- _PAGE TEXT_
____________
Monday, April 22, 2013

Precautionary Principle

My friend Renee and I were talking about this yesterday so I did a little research ...

From Wikipedia ...

  • One of the primary foundations of the precautionary principle, and globally accepted definitions, results from the work of the Rio Conference, or "Earth Summit" in 1992. Principle #15 of the Rio Declaration notes:
"In order to protect the environment, the precautionary approach shall be widely applied by States according to their capabilities. Where there are threats of serious or irreversible damage, lack of full scientific certainty shall not be used as a reason for postponing cost-effective measures to prevent environmental degradation."

  •   ... an implicit reversal of the onus of proof: under the precautionary principle it is the responsibility of an activity proponent to establish that the proposed activity will not (or is very unlikely to) result in significant harm.
  • The application of the precautionary principle is hampered by both lack of political will, as well as the wide range of interpretations placed on it. One study identified 14 different formulations of the principle in treaties and nontreaty declarations.[7] R.B. Stewart (2002)[8] reduced the precautionary principle to four basic versions:


  1. Scientific uncertainty should not automatically preclude regulation of activities that pose a potential risk of significant harm (Non-Preclusion PP).
  2. Regulatory controls should incorporate a margin of safety; activities should be limited below the level at which no adverse effect has been observed or predicted (Margin of Safety PP).
  3. Activities that present an uncertain potential for significant harm should be subject to best technology available requirements to minimize the risk of harm unless the proponent of the activity shows that they present no appreciable risk of harm (BAT PP).
  4. Activities that present an uncertain potential for significant harm should be prohibited unless the proponent of the activity shows that it presents no appreciable risk of harm (Prohibitory PP).
 

A Few Buckminster Fuller Quotes and my reflections (in Green)


[Design Science is] the effective application of the principles of science to
the conscious design of our total environment in order to help make the
Earth's finite resources meet the needs of all humanity without disrupting the
ecological processes of the planet.

--- R. Buckminster Fuller

The last part of the above quote ... "make the Earth's finite resources meet the needs ..." Sounds very much like the Brundtland Commission's definition of sustainability, which coined what has become the most often-quoted definition of sustainable development: "development that meets the needs of the present without compromising the ability of future generations to meet their own needs."
____________
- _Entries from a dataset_
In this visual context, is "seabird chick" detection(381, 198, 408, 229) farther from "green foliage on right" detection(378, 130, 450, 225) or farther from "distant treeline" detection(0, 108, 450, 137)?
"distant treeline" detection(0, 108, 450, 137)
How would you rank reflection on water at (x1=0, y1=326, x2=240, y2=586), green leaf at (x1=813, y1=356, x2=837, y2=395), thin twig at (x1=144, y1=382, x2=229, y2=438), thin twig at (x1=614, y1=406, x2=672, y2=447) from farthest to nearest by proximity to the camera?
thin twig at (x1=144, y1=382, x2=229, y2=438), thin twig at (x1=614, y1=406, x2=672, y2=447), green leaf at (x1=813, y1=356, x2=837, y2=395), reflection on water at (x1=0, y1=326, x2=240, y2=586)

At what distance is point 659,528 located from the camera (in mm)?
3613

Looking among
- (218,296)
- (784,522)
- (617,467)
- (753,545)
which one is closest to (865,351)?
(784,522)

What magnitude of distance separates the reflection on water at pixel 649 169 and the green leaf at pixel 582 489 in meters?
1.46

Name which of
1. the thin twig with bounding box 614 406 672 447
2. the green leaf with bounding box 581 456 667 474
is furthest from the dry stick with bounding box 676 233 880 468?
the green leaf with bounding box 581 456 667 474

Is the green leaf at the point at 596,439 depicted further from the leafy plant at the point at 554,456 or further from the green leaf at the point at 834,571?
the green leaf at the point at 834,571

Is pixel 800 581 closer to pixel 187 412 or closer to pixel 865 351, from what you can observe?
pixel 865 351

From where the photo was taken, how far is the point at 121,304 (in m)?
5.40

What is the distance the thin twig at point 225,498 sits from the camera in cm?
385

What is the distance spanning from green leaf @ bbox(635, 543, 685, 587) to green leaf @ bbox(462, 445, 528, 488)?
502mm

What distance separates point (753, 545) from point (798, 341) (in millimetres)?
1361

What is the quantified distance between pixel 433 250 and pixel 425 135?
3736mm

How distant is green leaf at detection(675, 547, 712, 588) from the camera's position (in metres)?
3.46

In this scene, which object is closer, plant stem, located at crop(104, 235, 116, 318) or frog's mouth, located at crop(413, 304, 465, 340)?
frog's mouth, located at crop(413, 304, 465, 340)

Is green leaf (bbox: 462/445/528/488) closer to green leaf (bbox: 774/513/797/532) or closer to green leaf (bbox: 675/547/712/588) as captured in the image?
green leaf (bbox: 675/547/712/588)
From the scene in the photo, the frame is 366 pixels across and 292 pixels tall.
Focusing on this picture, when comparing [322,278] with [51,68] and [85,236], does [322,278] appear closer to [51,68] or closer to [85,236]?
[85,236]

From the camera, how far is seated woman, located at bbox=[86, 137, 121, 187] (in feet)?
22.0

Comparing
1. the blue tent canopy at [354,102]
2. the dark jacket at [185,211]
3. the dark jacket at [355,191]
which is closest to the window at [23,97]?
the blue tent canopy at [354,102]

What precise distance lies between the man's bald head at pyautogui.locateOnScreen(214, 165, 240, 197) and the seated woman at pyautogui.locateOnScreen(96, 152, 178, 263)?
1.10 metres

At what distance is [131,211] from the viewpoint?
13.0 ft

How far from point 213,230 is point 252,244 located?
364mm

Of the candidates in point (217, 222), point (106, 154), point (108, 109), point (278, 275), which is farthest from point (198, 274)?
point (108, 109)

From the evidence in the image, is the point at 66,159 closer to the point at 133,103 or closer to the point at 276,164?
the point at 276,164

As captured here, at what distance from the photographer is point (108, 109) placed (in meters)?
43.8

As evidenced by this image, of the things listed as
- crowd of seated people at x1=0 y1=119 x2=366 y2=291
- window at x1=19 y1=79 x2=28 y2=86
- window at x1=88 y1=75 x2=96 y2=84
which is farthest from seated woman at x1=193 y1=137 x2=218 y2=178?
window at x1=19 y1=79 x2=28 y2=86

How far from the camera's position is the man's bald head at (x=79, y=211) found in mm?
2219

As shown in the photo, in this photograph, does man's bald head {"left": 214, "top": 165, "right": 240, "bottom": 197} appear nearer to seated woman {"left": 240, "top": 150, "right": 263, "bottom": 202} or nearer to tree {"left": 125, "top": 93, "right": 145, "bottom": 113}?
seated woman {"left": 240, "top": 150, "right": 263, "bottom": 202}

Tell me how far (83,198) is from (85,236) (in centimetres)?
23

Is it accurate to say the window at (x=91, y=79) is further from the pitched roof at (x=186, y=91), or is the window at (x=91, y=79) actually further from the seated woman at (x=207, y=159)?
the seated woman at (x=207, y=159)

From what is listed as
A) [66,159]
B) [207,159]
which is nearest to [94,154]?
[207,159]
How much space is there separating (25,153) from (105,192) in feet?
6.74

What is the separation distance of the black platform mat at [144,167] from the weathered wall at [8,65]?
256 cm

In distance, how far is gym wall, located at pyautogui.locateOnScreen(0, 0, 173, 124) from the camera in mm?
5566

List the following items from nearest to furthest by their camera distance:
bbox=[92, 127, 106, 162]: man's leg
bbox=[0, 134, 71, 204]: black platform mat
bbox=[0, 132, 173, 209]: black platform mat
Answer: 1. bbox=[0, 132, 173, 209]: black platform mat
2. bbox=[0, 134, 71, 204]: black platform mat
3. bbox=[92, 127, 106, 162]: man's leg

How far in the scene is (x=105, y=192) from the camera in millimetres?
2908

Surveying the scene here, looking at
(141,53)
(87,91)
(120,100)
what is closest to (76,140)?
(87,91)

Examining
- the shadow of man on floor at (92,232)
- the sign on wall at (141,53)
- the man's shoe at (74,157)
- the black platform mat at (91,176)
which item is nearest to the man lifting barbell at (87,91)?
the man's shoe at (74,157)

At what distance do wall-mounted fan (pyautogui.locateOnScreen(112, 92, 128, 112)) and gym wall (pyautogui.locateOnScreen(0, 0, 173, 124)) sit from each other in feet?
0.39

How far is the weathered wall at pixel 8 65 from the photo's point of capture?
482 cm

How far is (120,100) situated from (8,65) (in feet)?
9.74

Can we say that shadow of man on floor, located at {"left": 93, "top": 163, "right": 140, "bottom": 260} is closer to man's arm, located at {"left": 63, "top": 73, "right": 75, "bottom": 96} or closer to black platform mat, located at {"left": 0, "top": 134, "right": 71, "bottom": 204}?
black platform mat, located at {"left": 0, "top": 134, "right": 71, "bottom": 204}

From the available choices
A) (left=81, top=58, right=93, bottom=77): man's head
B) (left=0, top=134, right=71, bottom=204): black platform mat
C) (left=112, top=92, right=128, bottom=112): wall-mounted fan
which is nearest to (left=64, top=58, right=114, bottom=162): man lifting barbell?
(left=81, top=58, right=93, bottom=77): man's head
____________
- _EXERCISE REQUIREMENTS_
- 1) Using only the blog post on the precautionary principle, decide whether each statement below agrees with it: (a) R.B. Stewart reduced the precautionary principle to four basic versions; (b) one study identified 12 different formulations of the principle; (c) under the Margin of Safety version, activities should be limited above the level at which no adverse effect has been observed. For each, answer yes or no and quote the deciding words of the post.
- 2) Write a continuation of the blog post on the precautionary principle, picking up right after its final sentence.

- _WRITTEN RESPONSES_
- 1)
(a) Yes: "reduced the precautionary principle to four basic versions"
(b) No: "One study identified 14 different formulations of the principle"
(c) No: "activities should be limited below the level at which no adverse effect has been observed or predicted"

- 2)
It is not for me to change you.  The question is, how can I be of service
to you without diminishing your degrees of freedom?

--- R. Buckminster Fuller

My own working assumption of why we are here is that we are here as
local-Universe information-gatherers and that we are given access to the
divine design principles so that we can therefrom objectively invent
instruments and tools -- e.g., the microscope and the telescope --
with which to extend all sensorial inquiring regarding the rest of
the to-the-naked-eye-invisible, micro-macro Universe, because human
beings, tiny though we are, are here for all the local-Universe
information-harvesting and cosmic-principle-discovering, objective
tool-inventing, and local-environment-controlling as local Universe
problem-solvers in support of the integrity of eternally regenerative
Universe.

--- R. Buckminster Fuller

And the summary version below. I like the short one for brevity but the long one for the filler detail.


We are most probably here for local information-gathering and
local-Universe problem-solving in support of the integrity of eternally
regenerative Universe.

--- R. Buckminster


We humans are manifestly here for problem-solving and, if we are any good
at problem-solving, we don't come to utopia, we come to more difficult
problems to solve."

--- R. Buckminster Fuller


I live on Earth at present,
and I don't know what I am.
I know that I am not a category.
I am not a thing -- a noun.
I seem to be a verb,
an evolutionary process --
an integral function of the universe.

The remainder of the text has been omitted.